### TEXTE PROPOSÉ

···

Distinction

1 December, 2020 - 11:49

Le métier de pilote de ligne n’est pas des plus aisés. Outre les risques inhérents à son exercice – radiations ionisantes, crashs, détournements et autres éloignements familiaux… – il y a le caractère très resserré du marché de l’emploi qui réduit considérablement les alternatives de carrière. Le commandant de bord Ahmedou ould Mohamed Lemine, alias Dahmoudi, en sait quelque chose…

Son attitude, le 15 Février 2007, lors de la tentative avortée de détournement du Boeing 737 d’Air Mauritanie qu’il commandait sur la ligne Nouakchott-Nouadhibou, aurait pourtant dû lui valoir le plus brillant avenir. De nombreux journalistes, notamment Marie-Pierre Olphand, dans le journal « Le Monde » du 17 Février 2007, saluaient alors le sang-froid d’Ahmedou. Quatre jours après le dénouement heureux qui avait permis de neutraliser en douceur le terroriste armé, notre courageux pilote se voyait vivement félicité par la direction d’Air Mauritanie, « en reconnaissance de [son] professionnalisme, courage et sens élevé du devoir ». Le lendemain, le ministre mauritanien de l’Équipement et des transports – Ibrahima Demba Ba, à l’époque – reprenait les mêmes termes, avant d’annoncer à l’intrépide commandant « que le pays vous honorera d’une distinction pour cet acte exceptionnel de bravoure. »

···

### RELEVÉ DES ENTRÉES

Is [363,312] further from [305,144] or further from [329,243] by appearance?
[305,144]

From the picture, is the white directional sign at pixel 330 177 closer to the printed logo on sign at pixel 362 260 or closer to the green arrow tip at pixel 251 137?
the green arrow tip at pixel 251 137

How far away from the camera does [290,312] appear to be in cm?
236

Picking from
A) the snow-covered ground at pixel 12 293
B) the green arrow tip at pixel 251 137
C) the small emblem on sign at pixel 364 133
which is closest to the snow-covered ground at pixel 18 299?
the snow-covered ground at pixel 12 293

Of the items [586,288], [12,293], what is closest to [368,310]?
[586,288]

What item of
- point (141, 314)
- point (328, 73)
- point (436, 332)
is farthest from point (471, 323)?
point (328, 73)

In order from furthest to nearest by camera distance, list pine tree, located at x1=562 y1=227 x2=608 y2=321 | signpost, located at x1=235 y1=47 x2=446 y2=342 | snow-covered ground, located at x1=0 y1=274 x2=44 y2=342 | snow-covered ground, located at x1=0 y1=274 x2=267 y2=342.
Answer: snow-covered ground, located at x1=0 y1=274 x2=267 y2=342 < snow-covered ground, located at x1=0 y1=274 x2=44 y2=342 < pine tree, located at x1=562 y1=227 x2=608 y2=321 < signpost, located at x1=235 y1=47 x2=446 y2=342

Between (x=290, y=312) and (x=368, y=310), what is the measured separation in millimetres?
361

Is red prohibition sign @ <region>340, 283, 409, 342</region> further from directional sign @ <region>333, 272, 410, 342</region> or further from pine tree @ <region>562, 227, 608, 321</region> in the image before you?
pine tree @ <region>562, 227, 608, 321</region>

···

### OBJECTIFS
a) D'après le texte sur le pilote Ahmedou, sur quelle ligne volait le Boeing 737 d'Air Mauritanie lors de la tentative de détournement ?
b) Énumérez les risques inhérents au métier de pilote de ligne que cite le texte sur le pilote Ahmedou.
c) Poursuivez le texte sur le pilote Ahmedou à partir de sa dernière phrase.

### RÉPONSES ATTENDUES
a) Sur la ligne Nouakchott-Nouadhibou.

b) Les radiations ionisantes, les crashs, les détournements et les éloignements familiaux.

c)
Ahmedou ould Mohamed Lemine ne s’y attendait pas et, ne voyant jamais rien venir, n’en fit jamais rappel. Mais il pouvait à tout le moins raisonnablement s’espérer assuré de son emploi dans la compagnie nationale. Celle-ci disparaît en Janvier 2008 avant de renaître de ses cendres en Décembre 2009, sous le nom de Mauritania Airlines. Après de nombreuses péripéties, celle-ci démarre ses activités commerciales un an et demi plus tard. Ahmedou ould Mohamed Lemine fait partie du staff naviguant. Mais il n’est pas dans les petits papiers du nouveau DG Hassena ould Ely fort affairé, pour sa part, à répondre aux sollicitations d’autres prétendants plus proches de son sérail… alors que la flotte n’est que de trois Boeing.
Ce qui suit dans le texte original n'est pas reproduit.